3 minute read

The Content Management System

Early on in my career, I have implemented various CMS applications for simple content-driven websites, by content-driven I mean data would be stored in a database, with a Wysiwyg editor.

It was a big step up from static HTML pages and made it easy to add and edit content for websites, though it also increased complexity and costs more, as you needed a database, configuration set, learning how to build themes and modules as the CMS systems became more advanced.

I had gone through very simple CMS’s to monolithic and complex data-driven systems for enterprise systems, that were overly complicated for the task, which was to deliver HTML pages to a website.

Consider some of these CMS, PhpNuke, Xoop, Mambo and than Joomla, Drupal, Wordpress, Concrete5, Modx, DotNetNuke, Umbraco, SiteCore, and other custom built CMS are some of the ones I have implemented, each with their own approaches, theming and module design. with a dizzying array of plugins and features.

Purpose of a CMS

Now, here’s what I learnt through all that, most of these CMS’s were designed so an end user, or groups of users could edit their own content on their webpages in a wysiwyg….

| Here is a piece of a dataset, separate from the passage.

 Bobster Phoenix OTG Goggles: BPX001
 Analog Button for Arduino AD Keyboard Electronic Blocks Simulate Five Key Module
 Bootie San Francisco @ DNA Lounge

And what actually happens is the html placed into the wysiwyg doesn’t fit in with the design, or looks wierd, it’s copy and pasted from word, and so on…. and often many times, the task to edit content would be shifted back to the web developers, or someone who knows html a bit better.

And if you know html, what is the point of a WYSIWYG editor?

Now, about 80% of the worlds websites seem to be fairly simple and small websites, driven by a CMS such as Wordpress, with updates continually needed to keep hackers at bay, plugins and modules in order to make their site look nice.

Enter the Static Site Generator (SSG)

Yeah, many of these type of websites could be replaced with a SSG (Static Site Generator). Which effectively generate a complete website in one build step similar to how web applications are built, and similar to the old days of plain HTML, CSS, and Javascript. What is different however is how they are generated.

In the old days of editing HTML, you had to copy html pages, any changes to layout had to be applied to every single HTML page, which was tedious and never worked well for more than half a dozen pages or so. (hence the reason for CMS’s)

With SSG’s you use layouts and a combination of [markdown]{:target=”_blank”}(https://www.markdownguide.org/getting-started/) and html files, and some wizadry to process these files into a complete site, with a templating language to provide all sorts of capability.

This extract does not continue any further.